Leyland's early arrival symbolizes expectations
Many players already on hand before camp's official opening
LAKELAND, Fla. -- Jim Leyland usually doesn't arrive at Joker Marchant Stadium for Spring Training until a day or two before the first workout. He isn't one to leave his family early to linger around a half-empty clubhouse or watch pitchers have an informal throwing session.
That's what made Leyland's arrival here on Thursday so surprising. The enthusiasm in his voice wasn't a shock, but it wasn't traditional, either.
"I can't say I've ever looked more forward to a spring as much as this one," Leyland said, as he settled into the cozy quarters of his corner office.
He isn't the only one.
Though the Tigers don't have their first official workout until Monday, the anticipation is already here, as players file in and out of the clubhouse. Most of the pitchers have already arrived. Some filed in this week, others have been around since last month's Winter Caravan in Detroit.
Position players are steadily joining them, too. Don Kelly filed in a while ago, though he insists he's here as an infielder rather than a catcher. Clete Thomas also came in, as did Jhonny Peralta. Miguel Cabrera is expected in the coming days. Even Tigers catching prospect Patrick Leyland beat his dad down to camp.
"I'm trying to get as close to midseason form as I can," said starter Rick Porcello, who has been working out here for close to a month.
Leyland's pitching coach, Jeff Jones, knows the feeling. He has been here all week, as he prepares for his first camp in charge of the pitching staff.
"I wanted to come down earlier and see some of the guys, even some of the guys we've had already," Jones said.
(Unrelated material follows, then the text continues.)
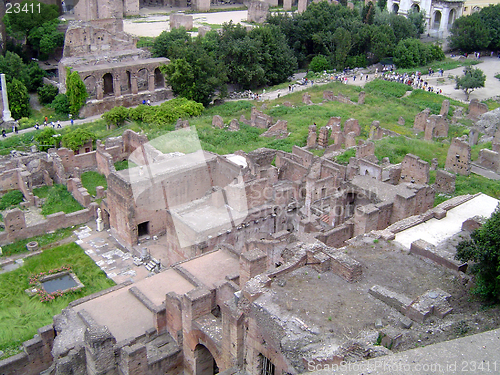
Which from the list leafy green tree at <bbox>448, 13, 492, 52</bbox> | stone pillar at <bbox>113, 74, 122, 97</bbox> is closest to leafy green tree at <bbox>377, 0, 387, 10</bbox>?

Leyland's anticipation is at least a little of a sign of what he thinks about the team he is charged to lead. However, it's also a statement about what they need to do to get there.
The skipper is looking forward, he said, "because we've got a lot to do. We've really got a lot, a whole lot of work to do this spring."
Leyland likes that kind of task. If it was an easy spring -- for good or bad reasons -- he would get bored easily. This is a team with lofty goals, high expectations and a long to-do list beforehand. It officially starts Monday with the first formal workout.
Regardless of what happened this winter, this would've been a highly-anticipated Spring Training simply for the question of how the Tigers will prepare to try to repeat their success. After several seasons as a dark-horse contender, they enter this season as a clear favorite in the American League Central, the only team having made major upgrades to contend.
Once Detroit made its biggest upgrade a few weeks ago by signing Prince Fielder, that anticipation hit new levels, maybe even surpassing what it had in 2007 and 2008.
When the Tigers had similar expectations four years ago, Leyland made a point of talking to his players about handling that kind of attention. This time around, he wants to send a message on relishing those high hopes.
"I want to make sure they know you make it a positive," Leyland said. "I want to make sure they know I'm thrilled we're picked to do something, because that's when you know you have a good team.
"But how is this team going to play out? I don't know. It's going to be fun. It's going to be very interesting to see. We have some changes going on. I've got a big job this spring. I'm really looking forward to it."
Almost all of the changes stem from the season-ending injury to Victor Martinez and the arrival of Fielder. Cabrera's early arrival is expected to get him a head start on his return to third base, in order to give him a decent chance to get a feel for the position again.
The reigning AL batting champion has had a few weeks to prepare for the move, and he's expected to report to camp significantly lighter than he did last year -- probably around 255 pounds, instead of in the 270s.
Turns out that won't be the only position change on the docket. Brandon Inge, who lost his third-base job to Cabrera, has asked for a chance to compete for the starting job at second base, a position he has never played in a professional game. The Tigers will try to give him a shot there, while also trying to polish Ryan Raburn's defensive game at the same spot and keep Ramon Santiago fresh there, too.
"We're going to push these guys hard this spring," Leyland said. "We're going to have more game-type infield drills at full speed than we've had in the past. It'll be a lot more intense, like game conditions. That's how you get better."
As tough as infield coach Rafael Belliard's job is going to be this spring, Jones doesn't have it easy, either. While Detroit's front four starters are set, the lone opening has at least five options in camp, none of them established veterans.
Top prospect Jacob Turner has been around for a while, as he tries to earn a Major League spot at age 20. Left-hander Duane Below left his native Michigan for Lakeland before New Year's Day. Adam Wilk has been working out in California before arriving this week, while hot prospect Drew Smyly did the same in Dallas after pitching in the Pan Am Games over the offseason.
There's a lot to decide, but even more to anticipate. That's why Leyland's already here.
"This is my 49th Spring Training," Leyland said. "Forty-nine years, and I'm still loving it."